Senior stitches support for Haitian children
Published: Tuesday, February 23, 2010
Updated: Tuesday, February 23, 2010 00:02
Like many Americans, Kimberly Cignarella felt she had help the victims of the Haitian earthquake, which happened in January. But instead of sending a donation using her cell phone, Cignarella turned to her sewing machine.
The senior apparel design major was home in New Jersey over winter break beginning work on her senior design collection when she began seeing commercials asking for donations to the Red Cross.
"I kept thinking that I wanted to send money. I wanted to send them the $10," Cignarella says. "But I was always hesitant and I didn't know why, and then four days later I thought about how I wanted to do something more."
After approaching her mother about her desire to help, Cignarella developed the idea to make dresses to send to young girls in Haiti.
During the time when the New York Jets were in the playoffs, Cignarella heard that the team's apparel was being donated to boys in Haiti. Since the boys were already receiving clothing, Cignarella says she wanted to focus on the girls.
"I wanted to do something for a young age group because I was really upset about how they lost their families," she says. "I am one person, but I knew I could help a young child by giving them something that would put a smile on their face."
Cignarella choose to make dresses for the girls because of the hot weather in Haiti and because wearing a dress can make any girl feel special, she says. In the original design, the dresses had buttons and straps, but Cignarella decided to change the design to a halter style.
"I just knew I needed to keep it basic, so I wanted to do something simple enough and easy for them," she says. "I came up with a basic little sundress."
To add special touches, Cignarella added hearts to the front of the dresses and a personal label to each dress.
"On every single dress on the back of the neck I put little hearts," she says. "It's kind of my label, and I stitched my initials in them to make it more personal and show how much effort I put into it."
Since she started the project with her own money, Cignarella chose to go to Wal-Mart and purchase fabric that she could buy in bulk for a cheap price. Although she initially bought the fabric herself, Cignarella started receiving donations from friends and family who wanted to donate to Haiti and gave their charity money to her instead.
Her boyfriend's mother, an interior designer, also donated 80 yards of fabric to the cause. Cignarella chose to use cotton because it was easy to sew and easy for the children to care for, she says.

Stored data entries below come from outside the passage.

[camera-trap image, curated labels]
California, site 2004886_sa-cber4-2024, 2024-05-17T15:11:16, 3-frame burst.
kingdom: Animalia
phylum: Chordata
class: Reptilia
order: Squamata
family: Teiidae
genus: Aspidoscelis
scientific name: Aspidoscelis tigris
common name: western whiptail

The name of the project, AdDRESSed With Love, encompassed everything she wanted to get across with the project, she says.
Since the time her plan was developed at the end of January, Cignarella has been waking up most mornings at 8 or 9 a.m. and putting in nine- to 12- hour days to reach her goal. Cutting takes the most significant amount of time, she says, but after awhile she started to form a system.

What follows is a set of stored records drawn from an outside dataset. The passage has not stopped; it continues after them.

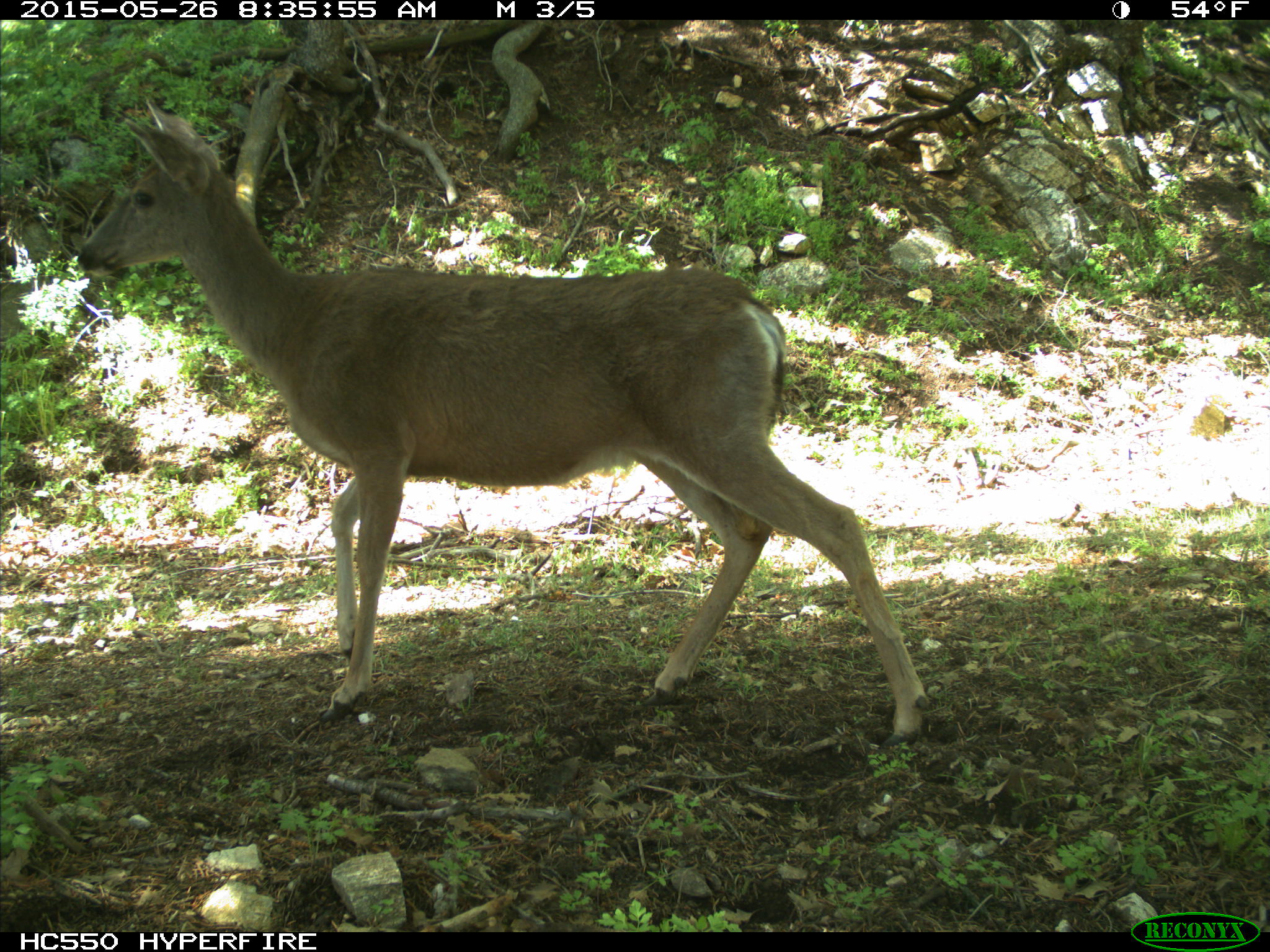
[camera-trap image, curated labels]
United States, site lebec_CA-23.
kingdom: Animalia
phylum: Chordata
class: Mammalia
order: Artiodactyla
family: Cervidae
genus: Odocoileus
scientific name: Odocoileus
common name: deer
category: unidentified deer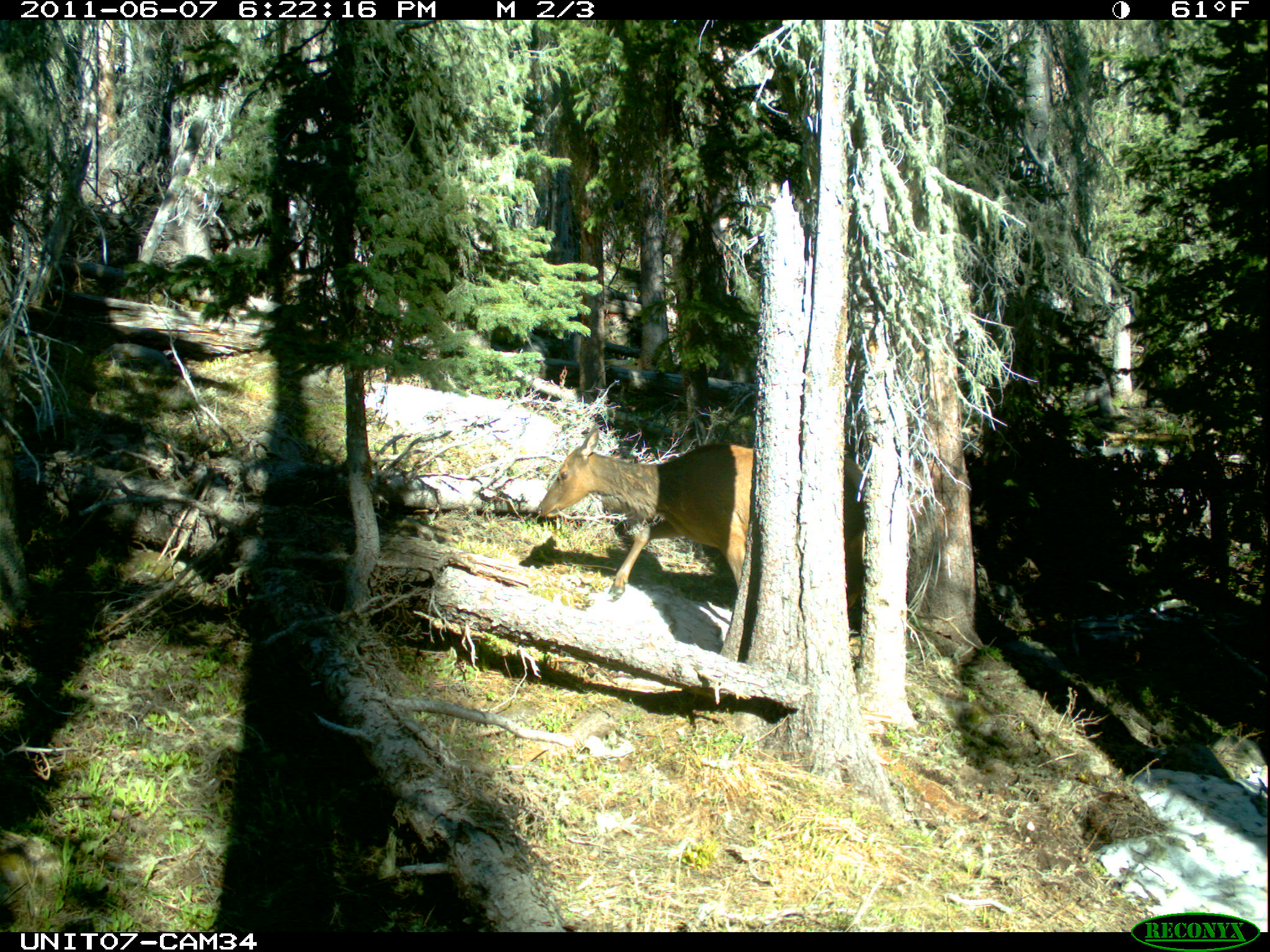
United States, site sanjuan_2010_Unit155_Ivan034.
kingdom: Animalia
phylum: Chordata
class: Mammalia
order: Artiodactyla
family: Cervidae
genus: Cervus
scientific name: Cervus elaphus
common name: red deer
Cervus elaphus (red deer).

"I would cut probably 50 dresses a day — sometimes 30, sometimes 50 — and then I would kind of do an assembly line and do the side seam and then the next step and then the next step," Cignarella says.

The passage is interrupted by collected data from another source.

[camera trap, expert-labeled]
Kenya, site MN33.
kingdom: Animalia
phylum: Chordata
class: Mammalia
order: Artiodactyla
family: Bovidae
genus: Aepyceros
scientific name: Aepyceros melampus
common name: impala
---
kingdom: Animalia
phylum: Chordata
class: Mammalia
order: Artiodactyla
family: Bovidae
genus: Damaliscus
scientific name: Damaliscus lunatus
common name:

Cignarella says on average, each dress takes approximately two and a half to three hours to complete. With just one sewing machine and one iron, she has already completed 160 dresses and is approaching her goal of 200 dresses.
"I picked a number that I thought would be large enough but would be something I could accomplish, so I picked 200," she says. "I thought it would be a good goal for my first batch."
Although most of the work Cignarella has completed most of the work herself, she says she has had some help with cutting and ironing from her mother and her friends now that she is back at school.
Cignarella says she took a five-day break when she first returned to campus to prepare for classes and get settled, but now she is back to sewing to finish the last couple of dresses she needs to reach her goal.
Once back at school, the president of Synergy, senior Beatrice Mistretta, contacted Cignarella about wanting to help.
"Two hundred was my personal goal, and I want to reach that myself," Cignarella says. "If we get Synergy involved we can make another 200 and make it even bigger."
At the first Synergy meeting of the semester, Mistretta brought up Cignarella's cause to the group. Thegroup began to brainstorm and came up with the idea of having a sewing marathon.
"We said we could just have one day in which people could come in and sew and it just evolved from that – everyone said one idea and it kept going from there," Mistretta says.
Even people that don't know how to sew can still be involved by helping with cutting and other elements, Cignarella says.
UDress is also planning on having members come to the marathon event, says Editor-in-Chief Jessica Lapidos.
"We are going to promote it through UDress and we are going to cover it in the magazine," Lapidos says. "We're hoping to have a film crew there too."
Synergy is hoping to get most of the fabric for the dresses donated from local community members, scraps from the fashion students and from local companies such as Wal-Mart and JoAnn Fabrics.
The marathon is scheduled for March 20 in the sewing lab in Alison Hall. Mistretta says if the event goes well, another marathon day will be planned.
"We are just going to see how many we can make," Mistretta says. "It's just a tryout and if it goes really well, we can do another."
Cignarella has already donated 100 dresses to an organization, Lifeline Christian Mission, which should be shipping the dresses to Haiti this week, she says. The organization sponsors children at a Haitian school, and they will be sending Cignarella photos of the children once they receive her dresses.